Fragmento del documento:
• • •
En Europa, Estados Unidos y
Sudamérica, todos se preguntan qué está ocurriendo para que las clases
trabajadoras voten candidatos de derecha. Las respuestas son variadas pero, en
general, desde la izquierda se suele atribuir el fenómeno a un nuevo episodio
de “falsa conciencia” por la cual la víctima vota a su verdugo, en general,
gracias a la ayuda inestimable de medios de comunicación y/o redes sociales.
Hay buenas razones y ejemplos históricos que muestran el modo en que una
mayoría puede ser manipulada para votar contra sus propios intereses pero en
este caso el análisis parece merecer cierto nivel de complejidad extra si es
que queremos evitar la idea de que el manipulado y el tonto que vota mal
siempre es el otro.
Y cuando el análisis se hace más
complejo se observa lo que muchos vienen indicando desde hace ya tiempo: la
deriva de la izquierda hacia una agenda identitaria de las minorías que para
algunos es una forma de neomarxismo y para otros una defección funcional al
neoliberalismo, ha hecho que las preocupaciones de las clases trabajadoras sean
tenidas en cuenta y hasta mejor interpretadas por la derecha. Así, mientras la
izquierda considera que se puede llegar a la totalidad como un agregado de identidades
cada vez más atomizadas, sectores mayoritarios de las sociedades son testigos
de una agenda que no solo no los tiene en cuenta sino que, en algunos casos,
los señala como culpables.
• • •
Tarea 1: ¿Puedes repetir literalmente el pasaje del fragmento sobre el voto de las clases trabajadoras que va de "En Europa, Estados" a "y/o redes sociales."?
Tarea 2: ¿Cómo resumirías en dos oraciones el párrafo del fragmento sobre el voto de las clases trabajadoras que empieza con "Y cuando el análisis se hace más complejo", sin perder sus ideas principales?

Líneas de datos
• • •
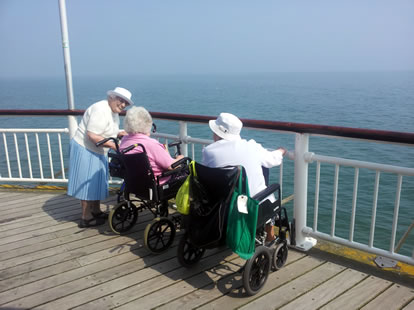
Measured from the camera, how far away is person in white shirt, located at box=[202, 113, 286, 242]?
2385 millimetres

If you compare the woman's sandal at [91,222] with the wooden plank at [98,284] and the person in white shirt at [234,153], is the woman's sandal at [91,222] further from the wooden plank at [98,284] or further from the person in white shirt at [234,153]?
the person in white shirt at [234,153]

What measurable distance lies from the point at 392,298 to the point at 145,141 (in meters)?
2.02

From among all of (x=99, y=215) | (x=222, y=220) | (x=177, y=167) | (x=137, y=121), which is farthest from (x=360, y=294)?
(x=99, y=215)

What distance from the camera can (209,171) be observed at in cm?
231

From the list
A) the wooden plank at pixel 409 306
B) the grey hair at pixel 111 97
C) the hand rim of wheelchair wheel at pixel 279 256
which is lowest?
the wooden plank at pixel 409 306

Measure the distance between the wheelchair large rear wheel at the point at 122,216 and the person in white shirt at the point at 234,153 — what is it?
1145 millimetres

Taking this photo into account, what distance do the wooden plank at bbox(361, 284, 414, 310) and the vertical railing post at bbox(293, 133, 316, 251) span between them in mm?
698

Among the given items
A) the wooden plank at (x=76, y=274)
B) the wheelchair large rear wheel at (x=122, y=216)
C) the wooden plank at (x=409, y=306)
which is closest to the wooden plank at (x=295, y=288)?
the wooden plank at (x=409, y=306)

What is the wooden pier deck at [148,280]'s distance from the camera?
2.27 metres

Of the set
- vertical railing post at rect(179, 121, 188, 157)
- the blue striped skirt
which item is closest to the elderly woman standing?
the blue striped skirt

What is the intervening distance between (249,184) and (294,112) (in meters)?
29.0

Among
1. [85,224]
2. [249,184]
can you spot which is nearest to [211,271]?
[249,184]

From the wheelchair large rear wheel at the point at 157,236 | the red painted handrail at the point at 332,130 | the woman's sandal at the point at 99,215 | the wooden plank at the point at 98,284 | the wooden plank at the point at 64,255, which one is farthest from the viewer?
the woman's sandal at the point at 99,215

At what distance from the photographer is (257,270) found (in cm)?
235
• • •
Respuesta correcta 1:
En Europa, Estados Unidos y
Sudamérica, todos se preguntan qué está ocurriendo para que las clases
trabajadoras voten candidatos de derecha. Las respuestas son variadas pero, en
general, desde la izquierda se suele atribuir el fenómeno a un nuevo episodio
de “falsa conciencia” por la cual la víctima vota a su verdugo, en general,
gracias a la ayuda inestimable de medios de comunicación y/o redes sociales.

Respuesta correcta 2: Un análisis más complejo confirma lo que muchos señalan desde hace tiempo: la izquierda ha derivado hacia una agenda identitaria de las minorías, que algunos ven como neomarxismo y otros como una defección funcional al neoliberalismo, y por eso la derecha atiende e interpreta mejor las preocupaciones de las clases trabajadoras. Mientras la izquierda cree llegar a la totalidad sumando identidades cada vez más atomizadas, sectores mayoritarios de la sociedad ven una agenda que no los tiene en cuenta y que, en algunos casos, los señala como culpables.